Hikayeler, birkaç bin yıl boyunca insanlık tarihinde çok önemli bir yere sahip olmuştur. Tarihin başlangıcından beri hikayeler ve olaylar bize konuşmayı, okumayı, yazmayı, medeni kanunları özümsemeyi, Magna Cartas yaratmayı ve kimliklerimizi oluşturmayı öğretti. Onlar aracılığıyla dil ve psikoloji, aidiyet, sahiplenme ve doğru ve yanlış duygusu hakkında birçok bilgi edinebildik. Kısacası geçmişten bugüne gelen hikayelerimiz hayatlarımızın ve topluluklarımızın kimliğini oluşturması noktasında sahip olduğumuz en büyük temel taşlarıdır.

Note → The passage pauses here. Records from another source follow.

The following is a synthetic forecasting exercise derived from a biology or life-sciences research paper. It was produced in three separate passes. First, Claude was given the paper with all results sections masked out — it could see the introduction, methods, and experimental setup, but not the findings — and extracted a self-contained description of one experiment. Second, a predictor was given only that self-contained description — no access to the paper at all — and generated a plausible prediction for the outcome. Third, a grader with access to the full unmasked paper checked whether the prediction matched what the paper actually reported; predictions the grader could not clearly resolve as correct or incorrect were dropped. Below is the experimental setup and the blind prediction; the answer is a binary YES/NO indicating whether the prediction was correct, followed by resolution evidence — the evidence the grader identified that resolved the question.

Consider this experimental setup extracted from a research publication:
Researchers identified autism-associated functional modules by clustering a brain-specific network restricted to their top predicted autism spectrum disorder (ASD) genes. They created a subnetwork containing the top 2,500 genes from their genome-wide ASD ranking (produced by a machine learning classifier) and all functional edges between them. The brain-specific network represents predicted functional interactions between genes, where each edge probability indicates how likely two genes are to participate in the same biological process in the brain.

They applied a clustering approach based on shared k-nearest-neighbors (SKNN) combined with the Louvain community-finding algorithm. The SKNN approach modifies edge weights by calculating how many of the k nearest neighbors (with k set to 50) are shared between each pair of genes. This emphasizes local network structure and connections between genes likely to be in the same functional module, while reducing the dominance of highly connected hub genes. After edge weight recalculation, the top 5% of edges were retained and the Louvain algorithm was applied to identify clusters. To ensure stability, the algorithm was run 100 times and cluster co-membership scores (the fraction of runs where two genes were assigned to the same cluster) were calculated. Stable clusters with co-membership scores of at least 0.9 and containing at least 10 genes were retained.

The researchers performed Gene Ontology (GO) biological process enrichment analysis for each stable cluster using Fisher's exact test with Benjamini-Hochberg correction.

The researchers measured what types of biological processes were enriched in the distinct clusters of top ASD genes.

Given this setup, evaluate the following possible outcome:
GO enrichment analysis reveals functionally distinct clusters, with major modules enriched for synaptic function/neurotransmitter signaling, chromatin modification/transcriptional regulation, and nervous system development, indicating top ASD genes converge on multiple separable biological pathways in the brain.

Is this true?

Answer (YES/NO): YES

Homeros’un ya da Milton’ın dizeleri ya da insanlığın şu güne kadar yapmış olduğu büyük buluşlar gibi Metaverse de günümüzün uygarlığının ilerleyişini şekillendirmekte büyük önem taşıyacaktır.
Nasıl ki Metaverse’de “gerçek dünya”nın çeşitli yönlerinden şehirlerin dijital ikizlerine kadar birçok şeyi aktarmaya başlamışsak, Metaverse’de yaşanan deneyimlerde gerçek ile sanal arasında önemli bir köprü görevi görecektir. Bununla birlikte, Metaverse ayrıca gerçek dünyadan sahip olduğumuz anlatıları yeniden şekillendirmek için bize yeni bir şans veriyor. Çeşitli olasılıkları artırıyor ve internetin öne sürülen olumsuz yanlarını düzeltmeye çalışıyor.
Metaverse Ütopya Mı Yoksa Distopya Mı Olacak?
Metaverse devrimine öncülük edenler, fiziksel ve sanal deneyimler arasında ilk kez köprü kuranlar ve şüphesiz bu gelişmeleri sürdürecek olan isimlerdir. Metaverse’te yapılan yeni şehirler ve yeni mülkler, seyahat, sanat ve genel deneyimlere kadar, gerçekleştirilen tüm gelişmeler toplumu genişletmeye ve güçlendirmeye yöneliktir. Uygulanmaya dökülen bu Web3, AI, blockchain ve diğer merkezi olmayan teknolojiler, bu platformların arkasındaki insanlar üzerinde bir kontrol sağlayacak ve bu temel oluşturulurken benzer hataların yapılmamasını için çalışmalar yürütecektir.
Son 20 yılda geliştirilen dijital, sosyal ve oyun platformlarında benzersiz anlar yaratan çeşitli etkileşimli deneyimler aracılığıyla Metaverse’e bir süre önce geçiş yapmaya başladık. Bu platformların, verilerinin toplanması ve faaliyetlerinin kaydedilmesi yoluyla bireyi metalaştırdığı, metalaştırma yoluyla kişilerin Metaverse dünyasında da bireyselleştirildiği görülmektedir. Bireyselleştirmenin eğlenceli yönlerinin yanı sıra olumsuz birtakım yönleri de bulunmaktadır. Kişilerin istismara uğramaması ve benzeri tipte olumsuz sorunların çözüme kavuşması için, yapay zeka dijital etiği oluşturmalı ve gerçeklik algımızı artırmanın doğasında var olan risklerin önü kapatılmalıdır.
Bu tip olumsuz nedenleri ortadan kaldırmak ve insanlığı korumak için AI platformları olan Metaverse’ü bir distopik hapishane yerine en iyi şekilde inşa etmemiz gerektiğinin bilincinde olmamız gerekir. Doğru kararların alınması ve olumsuzlukların ortadan kalkması ile Metaverse ütopik bir evrenin anahtarına dönüşebilir.